Bill Evans: Live at Art D’Lugoff’s Top of the Gate

Bill Evans
Live at Art D'Lugoff's Top of the Gate
Resonance

With the glut of live jazz recordings that get pushed on us — official and otherwise — it’s easy to get skeptical about new concert albums. Sets of questionable fidelity get patched together and thrown out to the jazz crowd and, all too often, these sets can be disappointing even if they are rare or the sets are full of obscure tunes or whatever other minor detail peaks our curiousity. When you’re dealing with someone like Bill Evans, who has two classic live records — Sunday at the Village Vanguard and Waltz for Debby — it’s even harder to believe that a new two-disc live set — in this case Live at Art D’Lugoff’s Top of the Gate — is a worthwhile addition to your collection.

And yet, surprisingly, it is. This is due, in part if not whole, to sound engineer George Klabin. Klabin was only 22 when he recorded these two sets on October 23, 1968 — both part of a four-week residence Evans did at Top of the Gate, an upstairs venue attached to Greenwich’s legendary Village Gate — and that young man, rather than setting up one mic on stage or in the back of the room, instead mic’d each performer. Bill Evans, bassist Eddie Gomez, and drummer Marty Morell all got their own mics, and the set was mixed live, so the fidelity here truly is remarkable. What you get here is not just clarity, but also intimacy, you get the feel for what it might be like to be up close, watching Evans hunched over his piano, listening close to the keys, as he knocked out bright, deeply felt versions of what have mostly become classics.

Of course, this wouldn’t matter if the trio wasn’t at the top of its game. This isn’t the first, or even the second, of Evans’s trios, and it isn’t nearly as famous as his original line-up with Scott Lofaro and Paul Motian. Still, though, Gomez and Morell play damn well all over this set. For one, they more than keep up with Evans’s percussive, sprinting run of notes, his quick phrasings on the keys, and his uncanny shifts in mood and tempo. They can go from the upbeat, swinging pluck of “Yesterday” to the overcast, moody space of “Round Midnight” without missing a beat. Not only that, but both players are also given a chance to stretch out and solo and they add an off-kilter immediacy to the proceedings. You can feel them intuiting the songs as they go. These aren’t memorized tunes, they are felt deep in the blood.

In the extensive liner notes here, it mentions how Evans claimed, “It bugs me when people try to analyze jazz as an intellectual theorem.

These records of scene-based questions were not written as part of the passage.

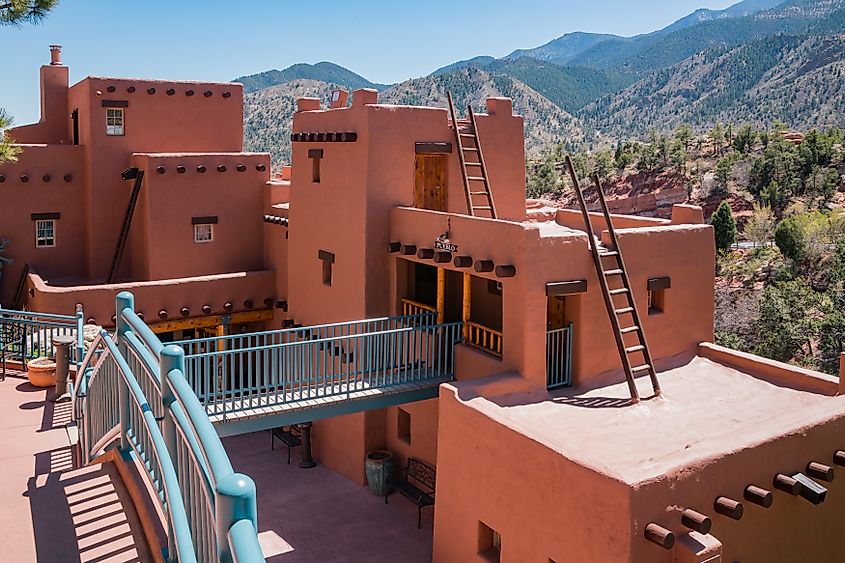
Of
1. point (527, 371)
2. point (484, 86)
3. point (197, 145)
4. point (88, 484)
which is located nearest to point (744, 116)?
point (484, 86)

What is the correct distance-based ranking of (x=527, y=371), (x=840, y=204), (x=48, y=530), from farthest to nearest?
(x=840, y=204), (x=527, y=371), (x=48, y=530)

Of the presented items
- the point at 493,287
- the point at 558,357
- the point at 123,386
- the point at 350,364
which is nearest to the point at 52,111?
the point at 350,364

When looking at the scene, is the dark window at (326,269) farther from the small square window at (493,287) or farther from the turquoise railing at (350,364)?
the small square window at (493,287)

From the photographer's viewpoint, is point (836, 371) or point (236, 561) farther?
point (836, 371)

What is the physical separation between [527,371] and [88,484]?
7.82m

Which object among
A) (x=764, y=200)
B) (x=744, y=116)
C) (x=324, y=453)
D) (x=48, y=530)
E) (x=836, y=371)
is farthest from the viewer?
(x=744, y=116)

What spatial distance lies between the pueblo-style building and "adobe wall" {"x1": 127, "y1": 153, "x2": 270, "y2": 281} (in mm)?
59

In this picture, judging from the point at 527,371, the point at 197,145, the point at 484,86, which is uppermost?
the point at 484,86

It’s not. It’s feeling.” If what Evans is saying is true — and there’s a good chance it is — then the success of a jazz recording comes not out of what it means but how it reaches you, what it stirs inside you, how much it opens up to you and lets you feel it. To that end, Top of the Gate succeeds. The trio knocks out brilliant versions of some true jazz standards. Their “My Funny Valentine” is brief but tight, buzzing with energy as Evans runs up and down the keys with a mix of control and emotion that you could easily mistake for wild abandon. “Someday My Prince Will Come” is loose and playful, built as much on Gomez’s bending fills as Evans’s lean playing. Other songs, including Thelonious Monk’s “Round Midnight” — curiously, Monk was playing downstairs from Evans with his quartet the same week — and “Emily” get two versions, one for each set, and even if this makes the tracklist here repetitive, most of the second performances — though “Emily” feels the same both times — feel fresh, like the players can discover something new each time they play these songs.

It also helps, for those interested in history and context, that there are some rare and early performances here. “Witchcraft”, which really kicks things off after the quiet “Emily” on set one, was originally recorded in studio for 1959’s Portrait In Jazz, and this marks his only other recording of the song. This is the first time he recorded both “My Funny Valentine” and “Yesterdays” with a trio, and in fact this whole recording — which originally aired on Columbia’s WKCR-FW — has never been officially released until now.

This is, song to song, a great performance. When you’re lost in the music, this nearly matches the excellent of Sunday at the Village Vanguard or Waltz for Debby. If there’s one problem here — and it is a minor one — it comes in the fact that the between-song banter gets muffled. It’s barely audible, which in and of itself isn’t a problem since the focus is the music, but when you’re taking in a whole performance it can be distracting. When the music’s playing, you feel like you’re at the front table, but in between you get reminded just how much time and distance there are between you and what’s on the recording. In the end, you get the exact right feel for the music here, and this is a set of jazz tunes any fan should own, but the feel of the performance as a whole does get lost, just a bit, in translation.